▶ WHAT TO PRODUCE
For each line below that includes the string "labeled", show the whole line.

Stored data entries
════

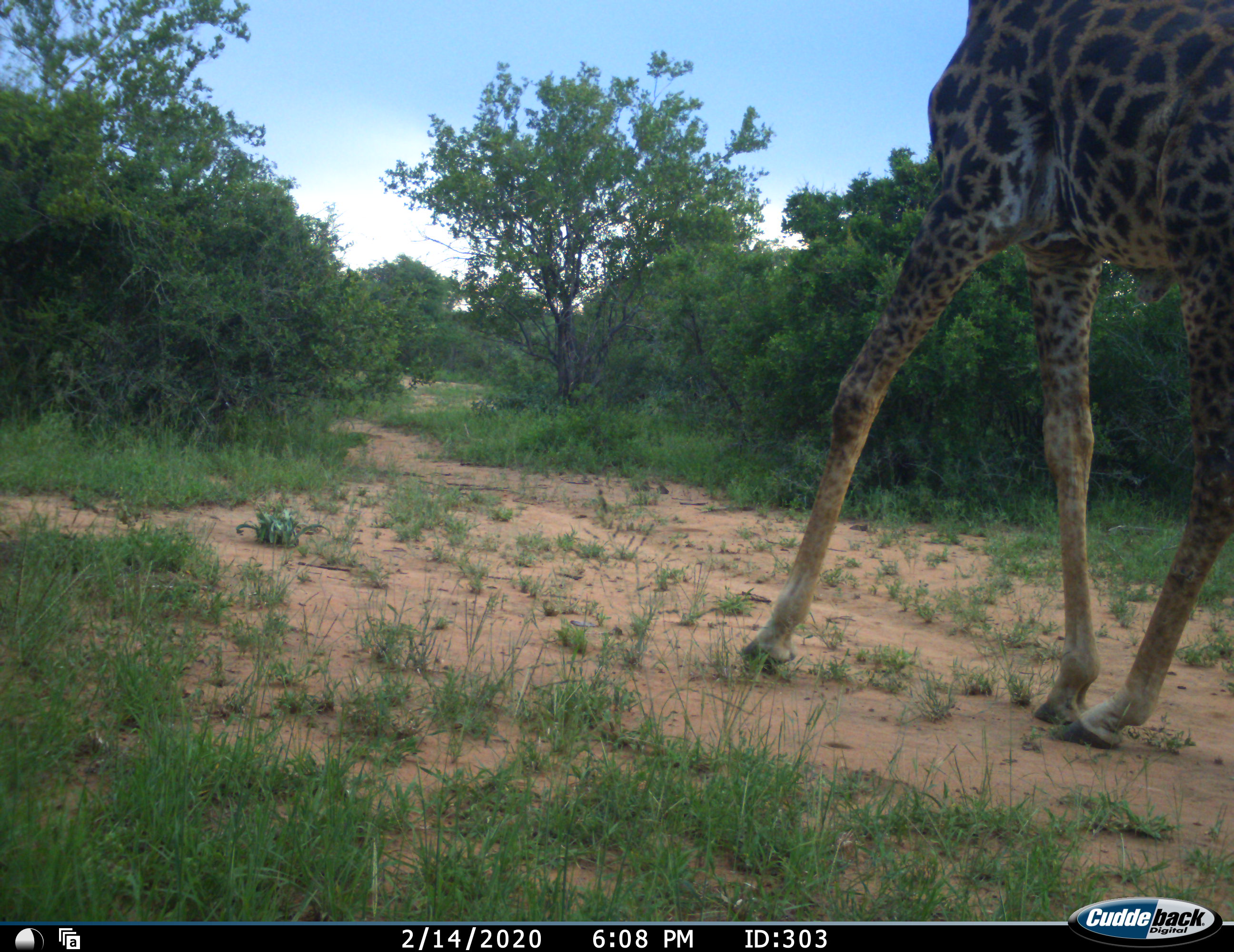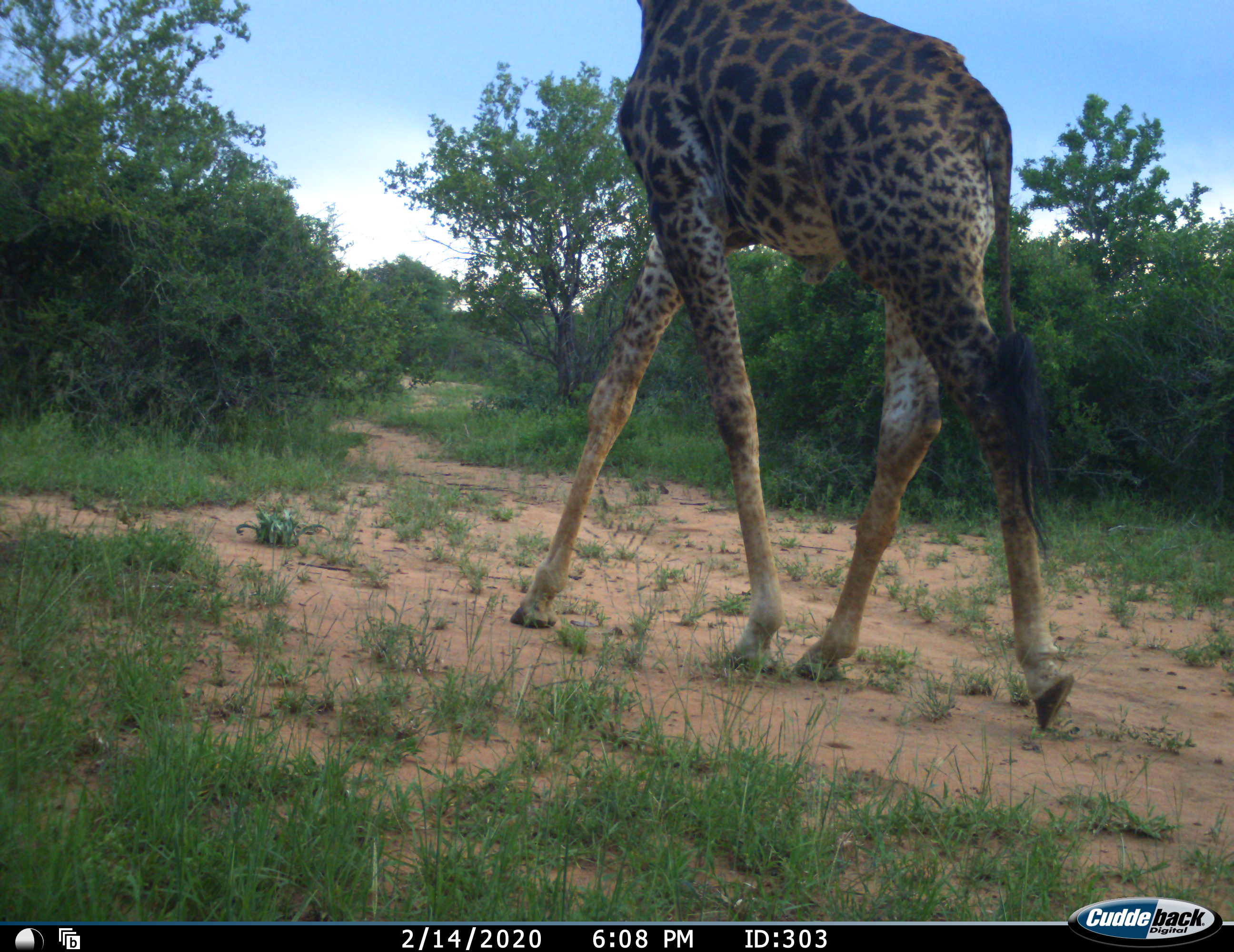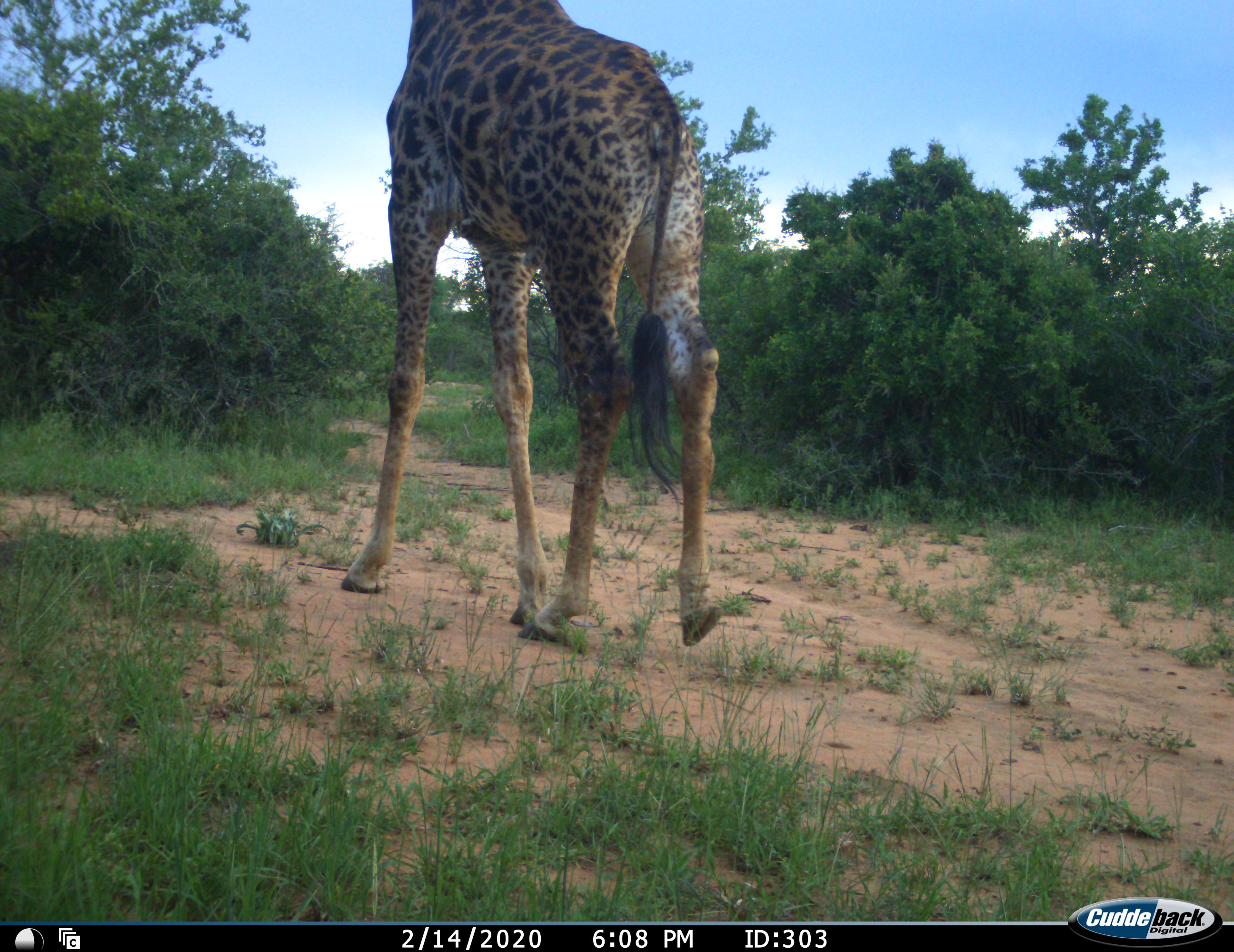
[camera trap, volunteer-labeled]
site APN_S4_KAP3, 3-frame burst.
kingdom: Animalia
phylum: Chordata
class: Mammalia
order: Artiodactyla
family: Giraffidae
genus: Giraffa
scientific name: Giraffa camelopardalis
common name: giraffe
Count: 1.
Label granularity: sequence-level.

════

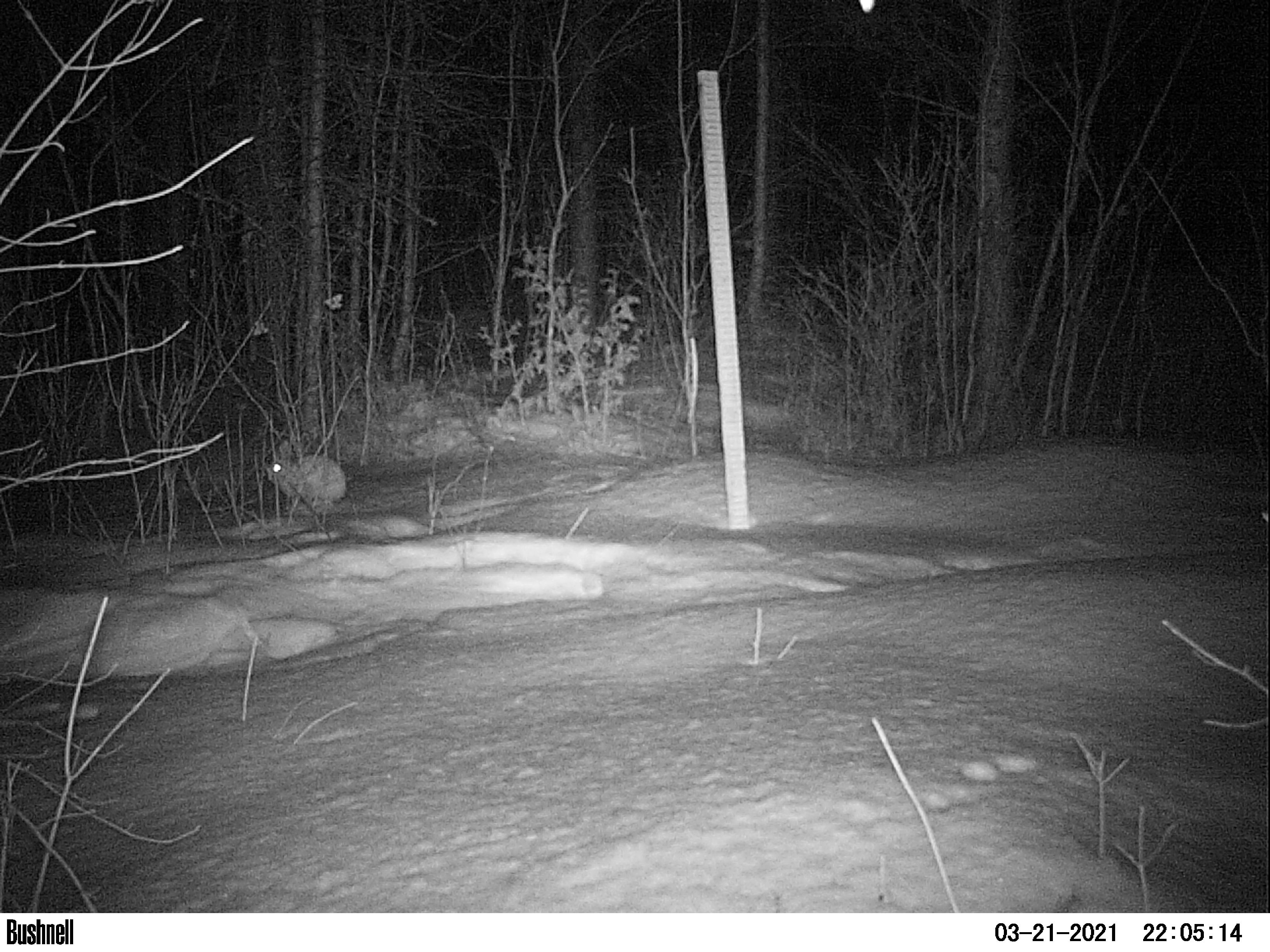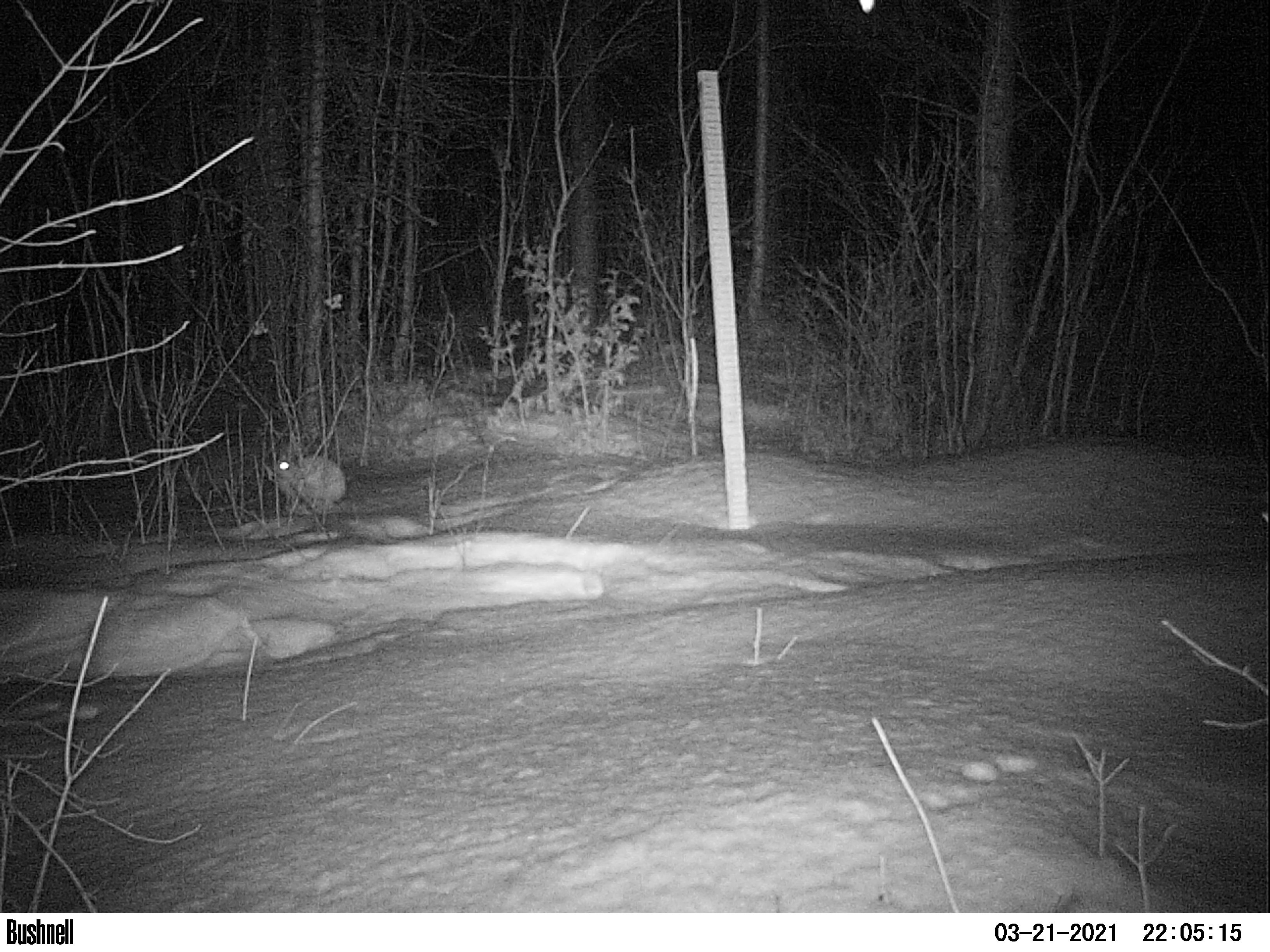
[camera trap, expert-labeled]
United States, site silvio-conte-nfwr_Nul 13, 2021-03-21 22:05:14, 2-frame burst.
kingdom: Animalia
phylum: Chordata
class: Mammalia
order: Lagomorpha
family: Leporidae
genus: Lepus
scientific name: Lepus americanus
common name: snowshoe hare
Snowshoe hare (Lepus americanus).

════

▶ TASK RESULT
[camera trap, volunteer-labeled]
[camera trap, expert-labeled]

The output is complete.